‘Abnormalities’ are reported among ‘dyslexics’ in numerous living brain structures and behaviours using brain scan techniques. Hynd et al (1995), for example, found the genu of the corpus callosum significantly smaller in ‘dyslexic’ children. Duara et al (1991) found another area in the corpus callosum, the splenium, to be larger in ‘dyslexics’ than ‘normals’. Larsen et al (1990) found ‘abnormal’ symmetry in the planum temporale in ‘dyslexic’ adults, 70 per cent of whom showed symmetry compared to only thirty per cent in ‘normals’. (Why the figure is not one hundred per cent is unclear. Nor was it shown that any of the apparent ‘abnormalities’ in any of these studies actually related to any difference in performance or behaviour.)

Brain scans appear to show exciting, if crude, differences between ‘dyslexics’ and ‘normals’. A recent popular science text on dyslexia, for example, relies heavily upon them (Shaywitz 2005). However, the normal but literate brain will differ from the normal but less literate brain in important functional ways which will show up on a brain scan. This is absolutely unremarkable - they have had radically different experiences and we know that brain architecture is profoundly affected by experience. (Robertson 1999.) (And remember Castro-Caldas 1998, Gaser & Schlaug 2003, Maguire et al 2000, Schlaug 2001, those large straws-in-the-wind.) As we have seen, Adams (1990) Siegel & Himel (1998) and Stanovich (1991), for example, all write that reading well, and often, enhances IQ while reading poorly and little does the reverse. Remember also the Matthew effect, of which more later. We need not, in fact, invoke neuropathology to explain these apparently neuropathological findings. There are other more parsimonious and credible explanations, of which more later.

It is also important to point out that scans, although they produce wonderful (and marvellously expensive) pictures cannot really tell us about the detailed procedures within so subtle an organ as the brain. Scans are excellent for gross anatomy and visualising lesions and materially assist in medical diagnosis thereby. Their value in cognitive psychology, however, is much smaller. They may rather generally point to broadly interesting ideas on occasion, but they cannot be expected to do better than that. We cannot expect a scan, or even a series of scans, to show us the procedures which we suspect go on in our heads. These remain invisible – we have yet to film mental processes such as literacy, or love!

It is not at all clear, anyway, how far such weights-and-measures approaches to an organ as outrageously complicated, subtle and individually variable as the brain actually take us. Carts and horses are almost certainly also involved. Sample sizes, particularly when for post-mortem examinations, have been very small (or composed of rats or mice) and ‘dyslexics’ defined by the discredited IQ/achievement discrepancy criterion.

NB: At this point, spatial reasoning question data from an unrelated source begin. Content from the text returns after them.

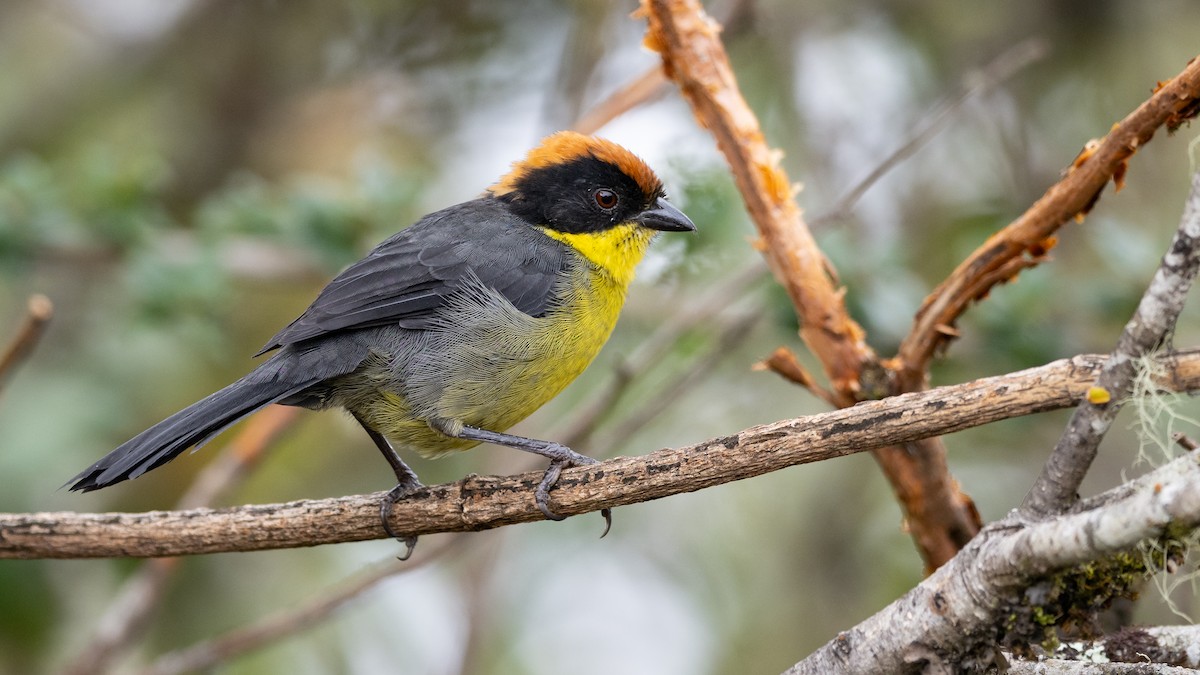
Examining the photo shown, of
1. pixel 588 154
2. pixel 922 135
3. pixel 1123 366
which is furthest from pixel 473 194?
pixel 1123 366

Two Sheffield researchers claim, on the basis of educational, intelligence and adapted clinical assessment of ‘dyslexics’ (discrepancy defined) to have demonstrated severe defects ‘… across the entire cerebellum.’ (Nicolson & Fawcett 1999 p. 166). They claim, flatly, that ‘Dyslexia is genetic in origin …’ (ibid. p.155) and that it is ‘… characterised as problems in skills automatisation’ (ibid. p. 171). Their battery of tests for screening adults for dyslexia includes a test of postural stability which consists of ‘… a calibrated push in the back.’ (Nicolson & Fawcett 1997 p. 78). They claim that ‘dyslexics’ showed ‘… severe and persistent problems’ with literacy but also with ‘… balance and motor skill’ (Nicolson & Fawcett 1999 p. 156). Many celebrated ‘dyslexics’ would dispute this finding (not least, perhaps, Jackie Stewart, three times formula one racing world champion and a crack clay pigeon shot) as many researchers have. This research spawned a ‘therapy’ to ‘cure’ ‘dyslexia’ (and more) by improving motor coordination (the DDAT treatment - Dyslexia, Dyspraxia, Attention Deficit Treatment). Many claim this therapy has proved, on dispassionate examination, to be an expensive chimera, as with so many other cures which have come and gone (Nicolson & Reynolds 2003, McPhillips 2003, Rack 2003, Rack et al 2007, Reynolds et al 2003, Reynolds & Nicolson 2007, Richards et al 2003, Singleton & Stuart 2003, Stein 2003, Snowling & Hulme 2003).